Exercise passage -
§
Third Way Neoliberalism and The Sermon to the Sharks

Third way politics are dead. The left needs to be radical again; the incredibly costly belief that you can find a middle ground with fundamentalists, nihilists and robber barons needs to be put to bed.Democrats need to learn from Herman Melville´s Sermon to the Sharks
In Melville’s Moby Dick, Stubb, annoyed by the noise made by a group of sharks that are eating the carcass of a whale that is tied to the side of the boat, asks Fleece to preach to the sharks:
“tell ’em they are welcome to help themselves civilly, and in moderation, but they must keep quiet”
The point of the story, of course, is that it is pointless to preach to the sharks.
§
Excerpted records -

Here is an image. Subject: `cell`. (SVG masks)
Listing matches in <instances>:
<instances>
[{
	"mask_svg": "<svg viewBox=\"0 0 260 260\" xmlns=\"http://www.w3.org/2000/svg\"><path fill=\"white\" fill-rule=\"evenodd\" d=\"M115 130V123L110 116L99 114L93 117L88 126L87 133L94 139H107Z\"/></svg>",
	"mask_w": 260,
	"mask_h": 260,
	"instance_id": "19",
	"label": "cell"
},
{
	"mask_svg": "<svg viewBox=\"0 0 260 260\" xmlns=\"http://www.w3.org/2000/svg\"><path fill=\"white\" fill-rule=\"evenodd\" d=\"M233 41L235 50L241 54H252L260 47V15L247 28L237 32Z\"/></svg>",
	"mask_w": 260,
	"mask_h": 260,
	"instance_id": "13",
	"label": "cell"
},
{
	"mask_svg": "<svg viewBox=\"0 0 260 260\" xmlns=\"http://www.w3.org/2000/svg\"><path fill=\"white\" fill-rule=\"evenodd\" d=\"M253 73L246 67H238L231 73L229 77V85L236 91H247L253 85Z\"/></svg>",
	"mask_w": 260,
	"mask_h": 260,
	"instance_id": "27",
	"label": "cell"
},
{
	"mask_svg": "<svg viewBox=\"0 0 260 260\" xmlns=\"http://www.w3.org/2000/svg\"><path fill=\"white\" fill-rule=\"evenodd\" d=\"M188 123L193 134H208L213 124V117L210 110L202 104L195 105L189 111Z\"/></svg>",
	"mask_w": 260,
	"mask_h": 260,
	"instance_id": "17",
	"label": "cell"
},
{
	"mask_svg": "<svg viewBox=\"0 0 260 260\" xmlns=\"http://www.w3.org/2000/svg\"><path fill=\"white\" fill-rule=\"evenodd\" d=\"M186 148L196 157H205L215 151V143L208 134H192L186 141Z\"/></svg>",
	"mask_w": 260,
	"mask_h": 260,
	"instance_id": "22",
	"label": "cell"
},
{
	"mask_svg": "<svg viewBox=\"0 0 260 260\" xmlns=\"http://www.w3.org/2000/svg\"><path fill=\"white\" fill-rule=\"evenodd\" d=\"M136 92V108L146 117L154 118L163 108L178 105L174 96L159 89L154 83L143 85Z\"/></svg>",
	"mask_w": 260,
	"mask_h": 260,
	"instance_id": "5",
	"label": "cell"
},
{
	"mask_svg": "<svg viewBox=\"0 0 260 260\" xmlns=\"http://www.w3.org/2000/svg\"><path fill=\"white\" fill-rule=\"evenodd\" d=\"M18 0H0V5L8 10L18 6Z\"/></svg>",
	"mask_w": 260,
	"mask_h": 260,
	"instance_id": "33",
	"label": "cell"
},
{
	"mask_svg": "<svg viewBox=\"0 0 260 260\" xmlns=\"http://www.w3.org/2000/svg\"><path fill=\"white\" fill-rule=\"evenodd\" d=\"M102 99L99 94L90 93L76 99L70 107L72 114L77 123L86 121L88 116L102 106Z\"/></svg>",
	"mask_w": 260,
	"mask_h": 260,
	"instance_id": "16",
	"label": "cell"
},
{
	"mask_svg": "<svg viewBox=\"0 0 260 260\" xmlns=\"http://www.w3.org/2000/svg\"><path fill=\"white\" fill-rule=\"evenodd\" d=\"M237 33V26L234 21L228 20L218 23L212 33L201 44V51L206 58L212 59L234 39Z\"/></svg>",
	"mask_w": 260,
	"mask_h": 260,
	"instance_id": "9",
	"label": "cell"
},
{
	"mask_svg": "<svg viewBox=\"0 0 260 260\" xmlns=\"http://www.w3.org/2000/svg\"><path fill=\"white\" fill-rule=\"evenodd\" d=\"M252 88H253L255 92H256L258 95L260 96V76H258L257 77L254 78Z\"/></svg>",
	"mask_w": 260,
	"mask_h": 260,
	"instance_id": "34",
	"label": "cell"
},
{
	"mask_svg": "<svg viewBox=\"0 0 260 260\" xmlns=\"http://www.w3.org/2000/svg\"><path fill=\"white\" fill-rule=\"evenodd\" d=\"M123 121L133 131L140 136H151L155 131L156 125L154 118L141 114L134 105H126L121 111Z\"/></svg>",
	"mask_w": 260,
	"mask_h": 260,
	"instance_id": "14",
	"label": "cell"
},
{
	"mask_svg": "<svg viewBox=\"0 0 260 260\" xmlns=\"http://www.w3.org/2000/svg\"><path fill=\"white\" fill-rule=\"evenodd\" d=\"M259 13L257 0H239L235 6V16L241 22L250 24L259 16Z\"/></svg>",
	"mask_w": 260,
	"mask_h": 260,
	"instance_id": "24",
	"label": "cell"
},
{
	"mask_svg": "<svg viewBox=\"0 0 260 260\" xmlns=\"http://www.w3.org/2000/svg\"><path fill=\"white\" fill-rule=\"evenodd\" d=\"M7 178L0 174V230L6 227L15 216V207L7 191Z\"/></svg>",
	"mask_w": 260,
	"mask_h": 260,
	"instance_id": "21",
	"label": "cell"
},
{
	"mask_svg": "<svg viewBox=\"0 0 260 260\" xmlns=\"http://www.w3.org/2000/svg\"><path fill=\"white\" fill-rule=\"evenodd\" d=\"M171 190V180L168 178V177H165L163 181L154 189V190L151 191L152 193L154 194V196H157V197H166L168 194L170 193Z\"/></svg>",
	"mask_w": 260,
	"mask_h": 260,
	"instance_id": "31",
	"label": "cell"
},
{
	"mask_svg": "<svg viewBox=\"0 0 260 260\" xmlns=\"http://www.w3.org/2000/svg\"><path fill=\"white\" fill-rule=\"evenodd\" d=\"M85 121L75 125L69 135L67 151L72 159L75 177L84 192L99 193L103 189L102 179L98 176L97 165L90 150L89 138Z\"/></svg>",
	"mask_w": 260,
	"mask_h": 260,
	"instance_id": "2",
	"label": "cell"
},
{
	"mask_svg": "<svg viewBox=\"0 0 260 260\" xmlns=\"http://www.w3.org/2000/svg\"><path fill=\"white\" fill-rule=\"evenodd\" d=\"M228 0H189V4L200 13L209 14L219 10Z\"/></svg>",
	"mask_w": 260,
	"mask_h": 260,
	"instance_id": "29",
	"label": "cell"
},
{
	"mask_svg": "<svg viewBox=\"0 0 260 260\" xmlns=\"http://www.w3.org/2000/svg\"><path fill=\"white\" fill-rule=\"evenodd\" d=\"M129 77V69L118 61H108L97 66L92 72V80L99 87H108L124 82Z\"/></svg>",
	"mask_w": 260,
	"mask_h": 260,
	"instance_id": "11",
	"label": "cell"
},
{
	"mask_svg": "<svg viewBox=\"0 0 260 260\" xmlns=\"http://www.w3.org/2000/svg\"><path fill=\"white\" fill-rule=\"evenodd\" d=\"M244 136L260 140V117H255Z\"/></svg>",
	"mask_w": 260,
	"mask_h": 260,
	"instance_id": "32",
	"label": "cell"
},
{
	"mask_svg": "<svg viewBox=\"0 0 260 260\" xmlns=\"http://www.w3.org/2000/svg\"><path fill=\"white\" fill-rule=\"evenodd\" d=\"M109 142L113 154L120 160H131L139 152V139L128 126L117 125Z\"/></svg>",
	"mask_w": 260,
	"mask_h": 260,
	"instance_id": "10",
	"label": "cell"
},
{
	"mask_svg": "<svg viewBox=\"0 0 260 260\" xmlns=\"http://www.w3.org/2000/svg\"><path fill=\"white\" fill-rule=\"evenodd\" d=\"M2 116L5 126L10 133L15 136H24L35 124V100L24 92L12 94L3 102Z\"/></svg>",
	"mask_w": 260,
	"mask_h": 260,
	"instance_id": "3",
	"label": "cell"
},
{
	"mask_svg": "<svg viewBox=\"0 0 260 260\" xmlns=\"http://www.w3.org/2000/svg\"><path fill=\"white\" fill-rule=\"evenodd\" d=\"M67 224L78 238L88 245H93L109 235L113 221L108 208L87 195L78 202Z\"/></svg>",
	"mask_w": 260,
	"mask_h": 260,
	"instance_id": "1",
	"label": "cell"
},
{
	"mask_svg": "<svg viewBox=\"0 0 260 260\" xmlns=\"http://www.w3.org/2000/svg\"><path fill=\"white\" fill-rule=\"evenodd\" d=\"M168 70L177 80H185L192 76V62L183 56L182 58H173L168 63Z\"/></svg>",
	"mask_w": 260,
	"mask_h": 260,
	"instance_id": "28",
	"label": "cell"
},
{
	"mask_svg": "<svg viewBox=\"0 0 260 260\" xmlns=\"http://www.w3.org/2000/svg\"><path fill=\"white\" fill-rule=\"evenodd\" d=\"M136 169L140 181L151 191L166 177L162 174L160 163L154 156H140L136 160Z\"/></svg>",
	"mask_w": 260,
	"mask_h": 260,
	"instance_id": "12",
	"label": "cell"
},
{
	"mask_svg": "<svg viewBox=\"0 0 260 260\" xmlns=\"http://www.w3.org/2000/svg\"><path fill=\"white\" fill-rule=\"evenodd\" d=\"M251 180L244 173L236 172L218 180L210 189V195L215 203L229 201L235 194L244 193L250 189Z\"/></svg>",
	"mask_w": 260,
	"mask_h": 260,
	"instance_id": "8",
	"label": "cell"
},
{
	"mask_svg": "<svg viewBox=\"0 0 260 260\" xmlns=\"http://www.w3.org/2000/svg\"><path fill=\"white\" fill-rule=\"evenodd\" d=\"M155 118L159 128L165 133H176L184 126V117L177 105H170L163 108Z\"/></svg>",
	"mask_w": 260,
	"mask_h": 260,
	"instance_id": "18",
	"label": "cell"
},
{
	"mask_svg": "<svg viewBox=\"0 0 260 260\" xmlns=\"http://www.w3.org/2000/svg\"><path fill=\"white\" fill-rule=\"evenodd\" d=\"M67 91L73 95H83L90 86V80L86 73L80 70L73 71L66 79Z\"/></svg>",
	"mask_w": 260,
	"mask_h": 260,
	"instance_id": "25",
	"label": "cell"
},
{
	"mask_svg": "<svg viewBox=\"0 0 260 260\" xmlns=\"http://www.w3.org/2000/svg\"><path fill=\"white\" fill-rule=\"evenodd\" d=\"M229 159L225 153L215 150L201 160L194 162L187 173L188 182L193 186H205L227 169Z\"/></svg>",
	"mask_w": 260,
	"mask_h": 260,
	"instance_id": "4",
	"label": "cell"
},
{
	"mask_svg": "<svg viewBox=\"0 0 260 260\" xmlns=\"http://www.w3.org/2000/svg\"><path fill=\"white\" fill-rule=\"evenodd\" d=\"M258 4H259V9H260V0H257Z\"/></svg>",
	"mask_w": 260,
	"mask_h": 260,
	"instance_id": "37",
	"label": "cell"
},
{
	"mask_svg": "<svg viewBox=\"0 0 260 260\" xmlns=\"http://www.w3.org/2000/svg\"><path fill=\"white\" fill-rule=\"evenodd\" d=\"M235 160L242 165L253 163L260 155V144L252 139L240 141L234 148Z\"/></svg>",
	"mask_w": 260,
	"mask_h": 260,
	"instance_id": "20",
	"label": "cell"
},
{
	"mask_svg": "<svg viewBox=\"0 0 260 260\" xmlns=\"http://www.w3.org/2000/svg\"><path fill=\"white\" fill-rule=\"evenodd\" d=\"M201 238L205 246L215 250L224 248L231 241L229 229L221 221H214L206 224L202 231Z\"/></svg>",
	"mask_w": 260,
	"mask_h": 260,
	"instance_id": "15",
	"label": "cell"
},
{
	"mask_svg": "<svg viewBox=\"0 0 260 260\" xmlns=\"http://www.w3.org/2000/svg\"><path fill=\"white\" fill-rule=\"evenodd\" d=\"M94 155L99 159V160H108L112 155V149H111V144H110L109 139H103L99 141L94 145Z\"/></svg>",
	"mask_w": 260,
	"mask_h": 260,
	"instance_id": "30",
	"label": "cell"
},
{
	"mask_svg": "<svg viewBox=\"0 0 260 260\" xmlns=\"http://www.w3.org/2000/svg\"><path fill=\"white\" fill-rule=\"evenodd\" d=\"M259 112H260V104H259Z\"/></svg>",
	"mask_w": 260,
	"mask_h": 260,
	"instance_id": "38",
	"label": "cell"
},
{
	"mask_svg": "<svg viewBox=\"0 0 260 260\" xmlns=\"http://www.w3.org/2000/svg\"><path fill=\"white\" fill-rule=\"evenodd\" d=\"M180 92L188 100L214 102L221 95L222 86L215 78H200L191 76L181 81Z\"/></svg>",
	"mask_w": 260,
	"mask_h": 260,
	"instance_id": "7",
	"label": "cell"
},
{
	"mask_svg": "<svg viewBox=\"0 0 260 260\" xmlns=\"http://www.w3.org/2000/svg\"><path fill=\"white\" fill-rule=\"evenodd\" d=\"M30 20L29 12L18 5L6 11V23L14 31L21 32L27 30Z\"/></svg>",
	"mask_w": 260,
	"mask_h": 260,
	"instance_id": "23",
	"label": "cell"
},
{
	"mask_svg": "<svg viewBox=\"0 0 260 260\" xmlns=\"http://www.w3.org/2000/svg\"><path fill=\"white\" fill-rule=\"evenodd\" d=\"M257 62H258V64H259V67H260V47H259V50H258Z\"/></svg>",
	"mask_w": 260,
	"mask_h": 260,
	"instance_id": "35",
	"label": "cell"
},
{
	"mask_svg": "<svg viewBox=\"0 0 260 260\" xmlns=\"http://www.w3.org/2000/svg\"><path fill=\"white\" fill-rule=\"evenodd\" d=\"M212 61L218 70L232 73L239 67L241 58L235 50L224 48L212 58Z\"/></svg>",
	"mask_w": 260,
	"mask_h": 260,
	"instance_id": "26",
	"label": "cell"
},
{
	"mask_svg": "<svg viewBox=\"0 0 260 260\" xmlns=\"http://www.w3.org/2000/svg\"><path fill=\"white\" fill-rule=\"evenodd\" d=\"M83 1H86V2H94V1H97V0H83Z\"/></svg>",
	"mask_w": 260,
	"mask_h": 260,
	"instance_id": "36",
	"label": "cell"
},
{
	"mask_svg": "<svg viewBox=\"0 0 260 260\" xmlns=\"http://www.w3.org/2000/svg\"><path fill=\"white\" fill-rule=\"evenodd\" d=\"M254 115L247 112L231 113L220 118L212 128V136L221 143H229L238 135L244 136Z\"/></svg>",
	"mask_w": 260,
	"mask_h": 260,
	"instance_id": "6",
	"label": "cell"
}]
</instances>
§
What is needed - Reproduce word for word the stretch of the passage on third way politics from "Third Way Neoliberalism" through "to the sharks.". The records aren't needed here.

Written reply -
Third Way Neoliberalism and The Sermon to the Sharks

Third way politics are dead. The left needs to be radical again; the incredibly costly belief that you can find a middle ground with fundamentalists, nihilists and robber barons needs to be put to bed.Democrats need to learn from Herman Melville´s Sermon to the Sharks
In Melville’s Moby Dick, Stubb, annoyed by the noise made by a group of sharks that are eating the carcass of a whale that is tied to the side of the boat, asks Fleece to preach to the sharks:
“tell ’em they are welcome to help themselves civilly, and in moderation, but they must keep quiet”
The point of the story, of course, is that it is pointless to preach to the sharks.